Un homme sortit de sa cachette derrière le rideau bleu et prit la parole d’une voix claire et forte, pour être entendu de tous les témoins :
— L’exécution s’est terminée avec succès à neuf heures sept du matin.
Le rideau tomba à nouveau devant la vitre. Les témoins avaient vu ce qu’ils étaient venus voir. Des gardiens les invitèrent à quitter la pièce aussi vite que possible.
Gail saisit à nouveau la main de Riley.
— Je suis désolée qu’il ait dit ce qu’il a dit.
Riley sursauta. Comment Gail pouvait-il s’inquiéter de l’état de Riley, dans un moment pareil, alors que la justice venait de rattraper le meurtrier de sa fille ?
— Comment allez-vous, Gail ? demanda-t-elle en se dirigeant d’un pas brusque vers la sortie.
Gail ne répondit pas tout de suite. L’expression de son visage était vide.
— C’est fait, dit-elle d’une voix froide. C’est fait.
Elles firent quelques pas dehors. La lumière matinale les éclaboussa. Devant le bâtiment, deux groupes distincts se faisaient entendre, derrière les cordons de sécurité. D’un côté, les gens fêtaient l’exécution de Caldwell en brandissant des pancartes aux slogans haineux, profanes ou obscènes. Ils jubilaient, pour des raisons évidentes. De l’autre côté, on protestait contre la peine de mort. Les militants étaient restés toute la nuit. Ils étaient beaucoup plus calmes.
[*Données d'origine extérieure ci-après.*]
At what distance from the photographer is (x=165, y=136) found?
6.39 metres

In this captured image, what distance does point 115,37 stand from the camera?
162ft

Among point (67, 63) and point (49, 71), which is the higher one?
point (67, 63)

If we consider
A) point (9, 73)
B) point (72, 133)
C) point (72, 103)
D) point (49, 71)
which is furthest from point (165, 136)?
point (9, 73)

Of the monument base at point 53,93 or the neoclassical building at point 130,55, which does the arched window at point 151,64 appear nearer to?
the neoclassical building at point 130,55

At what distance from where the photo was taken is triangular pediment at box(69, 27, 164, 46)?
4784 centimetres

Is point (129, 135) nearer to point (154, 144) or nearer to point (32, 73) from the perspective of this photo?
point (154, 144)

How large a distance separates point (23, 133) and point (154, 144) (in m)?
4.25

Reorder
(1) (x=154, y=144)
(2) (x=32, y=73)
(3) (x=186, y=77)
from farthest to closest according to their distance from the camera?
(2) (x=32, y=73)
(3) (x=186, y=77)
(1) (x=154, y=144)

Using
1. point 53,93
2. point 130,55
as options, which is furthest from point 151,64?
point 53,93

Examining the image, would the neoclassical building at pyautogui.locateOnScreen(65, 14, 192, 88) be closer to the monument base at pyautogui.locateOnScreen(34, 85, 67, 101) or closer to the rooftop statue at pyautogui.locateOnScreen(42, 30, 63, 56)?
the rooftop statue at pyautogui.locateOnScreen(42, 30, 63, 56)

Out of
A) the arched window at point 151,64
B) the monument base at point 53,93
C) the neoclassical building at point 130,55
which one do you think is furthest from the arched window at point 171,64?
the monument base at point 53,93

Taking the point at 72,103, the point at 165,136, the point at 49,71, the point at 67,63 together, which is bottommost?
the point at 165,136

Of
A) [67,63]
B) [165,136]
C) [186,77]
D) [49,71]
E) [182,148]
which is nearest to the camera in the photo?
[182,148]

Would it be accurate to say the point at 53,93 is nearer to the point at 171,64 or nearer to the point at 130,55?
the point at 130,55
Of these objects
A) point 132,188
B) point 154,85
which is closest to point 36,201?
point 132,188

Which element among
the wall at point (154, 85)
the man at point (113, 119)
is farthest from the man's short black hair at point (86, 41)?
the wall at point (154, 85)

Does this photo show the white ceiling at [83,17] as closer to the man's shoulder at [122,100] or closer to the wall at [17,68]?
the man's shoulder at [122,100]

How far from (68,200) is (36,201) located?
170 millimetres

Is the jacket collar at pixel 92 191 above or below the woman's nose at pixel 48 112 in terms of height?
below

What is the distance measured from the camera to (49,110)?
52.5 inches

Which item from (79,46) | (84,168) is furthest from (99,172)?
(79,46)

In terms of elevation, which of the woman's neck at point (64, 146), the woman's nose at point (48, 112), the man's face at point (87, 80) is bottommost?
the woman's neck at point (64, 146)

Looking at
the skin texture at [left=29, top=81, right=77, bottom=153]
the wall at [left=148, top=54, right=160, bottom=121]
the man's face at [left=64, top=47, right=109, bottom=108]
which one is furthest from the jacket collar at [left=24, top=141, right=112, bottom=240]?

Riley ne ressentait aucune compassion ou sympathie pour l’un ou l’autre groupe. Ils étaient là pour eux-mêmes, pour montrer leur indignation et leur vertu. Aux yeux de Riley, ils n’avaient rien à faire ici, parmi des gens dont la peine et le chagrin étaient réels.
Une nuée de journalistes les attendait entre les camionnettes de télévision. Une femme se précipita vers Riley, avec un micro et un caméraman.
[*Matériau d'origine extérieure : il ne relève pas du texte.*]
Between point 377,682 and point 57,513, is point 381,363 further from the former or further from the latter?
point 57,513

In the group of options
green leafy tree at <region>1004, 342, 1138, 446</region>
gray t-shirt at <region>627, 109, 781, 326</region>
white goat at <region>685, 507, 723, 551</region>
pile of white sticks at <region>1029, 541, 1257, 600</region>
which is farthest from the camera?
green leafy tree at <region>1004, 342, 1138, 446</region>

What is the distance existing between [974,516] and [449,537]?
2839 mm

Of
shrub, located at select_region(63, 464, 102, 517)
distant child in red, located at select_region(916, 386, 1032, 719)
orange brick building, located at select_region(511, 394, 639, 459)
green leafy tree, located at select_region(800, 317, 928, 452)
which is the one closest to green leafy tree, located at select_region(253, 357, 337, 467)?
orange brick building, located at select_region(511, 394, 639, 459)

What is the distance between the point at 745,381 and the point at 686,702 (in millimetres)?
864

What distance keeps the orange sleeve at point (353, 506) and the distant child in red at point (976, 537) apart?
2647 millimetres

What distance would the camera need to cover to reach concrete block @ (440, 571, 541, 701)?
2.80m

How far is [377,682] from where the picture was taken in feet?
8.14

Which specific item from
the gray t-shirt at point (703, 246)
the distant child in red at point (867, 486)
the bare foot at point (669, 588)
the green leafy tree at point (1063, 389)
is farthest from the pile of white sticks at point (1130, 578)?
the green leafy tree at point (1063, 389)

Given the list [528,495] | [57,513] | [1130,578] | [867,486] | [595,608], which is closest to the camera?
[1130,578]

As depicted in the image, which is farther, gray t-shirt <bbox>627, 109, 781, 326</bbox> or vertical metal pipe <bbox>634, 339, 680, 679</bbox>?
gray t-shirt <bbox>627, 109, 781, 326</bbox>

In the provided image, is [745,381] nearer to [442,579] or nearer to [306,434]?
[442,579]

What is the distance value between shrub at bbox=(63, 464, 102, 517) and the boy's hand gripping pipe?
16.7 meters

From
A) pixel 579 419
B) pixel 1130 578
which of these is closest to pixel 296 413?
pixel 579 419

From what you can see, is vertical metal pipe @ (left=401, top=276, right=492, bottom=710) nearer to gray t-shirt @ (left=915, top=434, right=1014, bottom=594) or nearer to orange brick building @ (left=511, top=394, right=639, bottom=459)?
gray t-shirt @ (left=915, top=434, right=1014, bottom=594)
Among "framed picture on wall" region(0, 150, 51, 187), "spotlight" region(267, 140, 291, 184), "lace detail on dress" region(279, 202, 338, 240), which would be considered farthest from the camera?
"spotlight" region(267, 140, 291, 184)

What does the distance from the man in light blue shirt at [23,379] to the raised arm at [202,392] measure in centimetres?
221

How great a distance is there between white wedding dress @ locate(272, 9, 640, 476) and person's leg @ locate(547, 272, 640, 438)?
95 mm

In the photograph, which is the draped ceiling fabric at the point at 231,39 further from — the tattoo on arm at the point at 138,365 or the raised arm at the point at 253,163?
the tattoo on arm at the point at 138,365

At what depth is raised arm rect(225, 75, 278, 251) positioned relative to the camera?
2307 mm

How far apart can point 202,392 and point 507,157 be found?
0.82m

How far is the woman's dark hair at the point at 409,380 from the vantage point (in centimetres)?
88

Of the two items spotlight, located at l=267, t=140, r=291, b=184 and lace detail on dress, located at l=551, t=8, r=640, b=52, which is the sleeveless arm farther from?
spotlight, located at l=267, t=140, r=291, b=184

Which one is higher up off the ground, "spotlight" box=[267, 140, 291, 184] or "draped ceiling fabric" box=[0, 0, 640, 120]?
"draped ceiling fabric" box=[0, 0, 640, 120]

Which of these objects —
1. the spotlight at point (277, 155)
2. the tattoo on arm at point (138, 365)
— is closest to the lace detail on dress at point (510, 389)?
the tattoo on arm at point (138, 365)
— Agent Paige ? Vous êtes l’agent Paige ? demanda-t-elle.
Riley ne répondit pas. Elle essaya de contourner la journaliste.
Celle-ci la suivit à la trace.
— Il parait que Caldwell vous a adressé ses derniers mots. Un commentaire ?
D’autres journalistes s’approchèrent avec la même question. Riley serra les dents et se fraya un chemin. Elle réussit à se dégager. En trottinant jusqu’à sa voiture, elle repensa à Meredith et à Bill. Ils l’avaient suppliée de prendre cette nouvelle affaire. Et elle avait évité de leur donner une réponse claire.
Pourquoi ? se demanda-t-elle.
Elle venait de fuir des journalistes. Fuyait-elle Bill et Meredith également ? Fuyait-elle la personne qu’elle était en réalité ? Fuyait-elle ce qu’elle avait à faire ?
*
Riley referma avec soulagement la porte de sa maison. La mort à laquelle elle avait assistée l’avait laissée vide et le retour à Fredericksburg avait été long et fatiguant. Cependant, elle se rendit compte rapidement que quelque chose n’allait pas.